Nephrogenic systemic fibrosis (NSF, or nephrogenic fibrosing dermopathy) is a recently defined disease with a potentially deleterious outcome and not yet completely clarified aetiology. A common factor in many patients is underlying kidney disease (with renal insufficiency, often on dialysis). Another commonly observed factor is repeated gadolinium administration, although there are patients suffering from NSF without previous known gadolinium exposure. Additional independent risk factors are metabolic acidosis and inflammatory and postoperative conditions. Although there are only a few reports describing children with NSF only partly linked with gadolinium exposure, the paediatric radiology community is urged to consider NSF when performing MRI, particularly also considering the potential, yet unknown risk from gadolinium deposition in the bone marrow. In order to properly address these potential risks of gadolinium administration and considering the current discourse, some precautions also seem necessary in children (Fig. 5):

  • Reconsider the need of MRI. Sophisticated US can probably solve a number of problems, answering the therapeutically relevant questions, thus making MRI unnecessary.

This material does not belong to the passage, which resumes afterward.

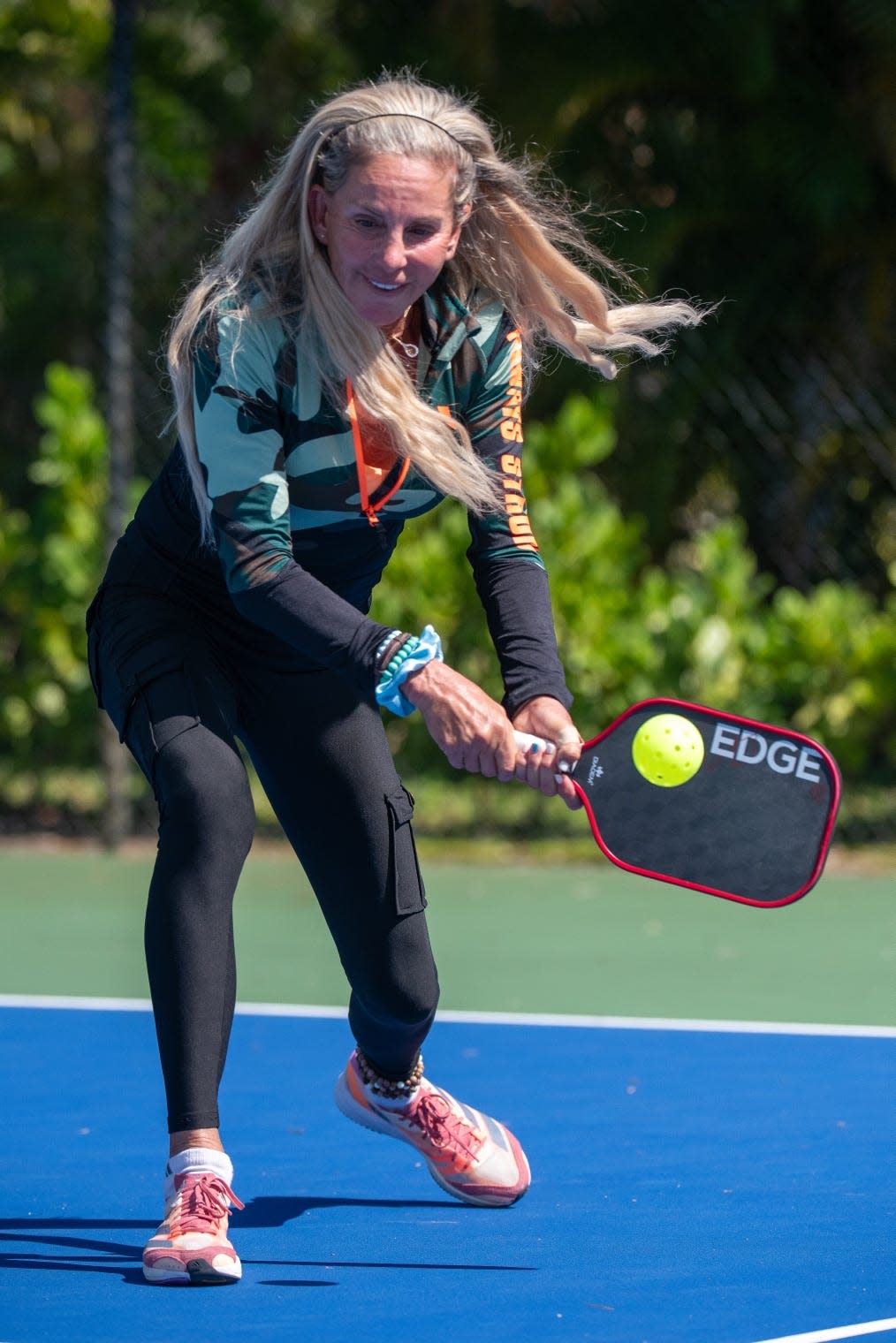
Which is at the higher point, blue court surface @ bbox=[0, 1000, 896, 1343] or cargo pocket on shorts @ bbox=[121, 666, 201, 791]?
cargo pocket on shorts @ bbox=[121, 666, 201, 791]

  • There are situations where contrast-enhanced MRI should be reconsidered, and unenhanced MR scans using new techniques can answer the query.

  • Performing CT is associated with a radiation burden and contrast-induced nephropathy, and needs to be considered very carefully as alternative imaging.

  • Precautions have to be taken to identify patients at increased risk of NSF, i.e. patients with renal disease or after liver transplantation. One may rely on history and clinical data, or ask for a recent blood sample to prove normal creatinine and estimate glomerular filtration rate (GFR).

  • In all patients with renal disease or impaired renal function, as well as in patients with inflammatory conditions and acidosis, GFR measurements or estimates should be performed. If below 30 ml/min the indication for contrast-enhanced MRI should be reconsidered and discussed on an individual basis in close collaboration with the attending nephrologist. If (estimated) GFR is between 30 and 60 ml/min, gadolinium should be administered with caution. Patients and their parents have to be informed about the potential risk and informed consent should be obtained.

  • Particularly in patients at increased risk of NSF and in infants, only more stable macrocyclic gadolinium compounds should be used, as they are presently considered to be associated with a lower risk.

  • As repeated applications leading to a high cumulative systemic gadolinium dose appear to be a risk factor, reduction of repeat investigations and use of single-dose techniques should be promoted. The cumulative gadolinium dose received by a patient should be recorded and noted, and a thorough follow-up should be established.

  • Supportive measures for preventing NSF are balancing acidosis, hydration, and improvement of renal function prior to administration. However, all these measures, even dialysis, do not guarantee full protection.

Fig. 5
figure 5

Gadolinium and NSF in children: what to consider for paediatric MR imaging

However, despite the above comments one should never deny any child a well-indicated MRI study that offers therapeutically or prognostically essential information.

Conclusion

The presented recommendations for the various imaging algorithms have been modified according to comments and discussions during the ESPR workgroup session in Edinburgh. The use of VCUG remains controversial, although in many places it remains a standard procedure in the assessment of moderate or severe HN and in infants with an upper UTI or any ‘significant’ urinary tract malformation. Conversely, some advocate completely dropping the VCUG from routine imaging work-up because of its need of catheterization and radiation, and only using it in selected cases and in special referral centres where high performance and technical standards are guaranteed. No ultimate recommendation can be made at this time based on scientific data. The majority of participants therefore agreed to continue using VCUG (or ce-VUS) as part of the primary imaging protocol in all infants with high-grade HN in order to avoid any risk of later renal damage.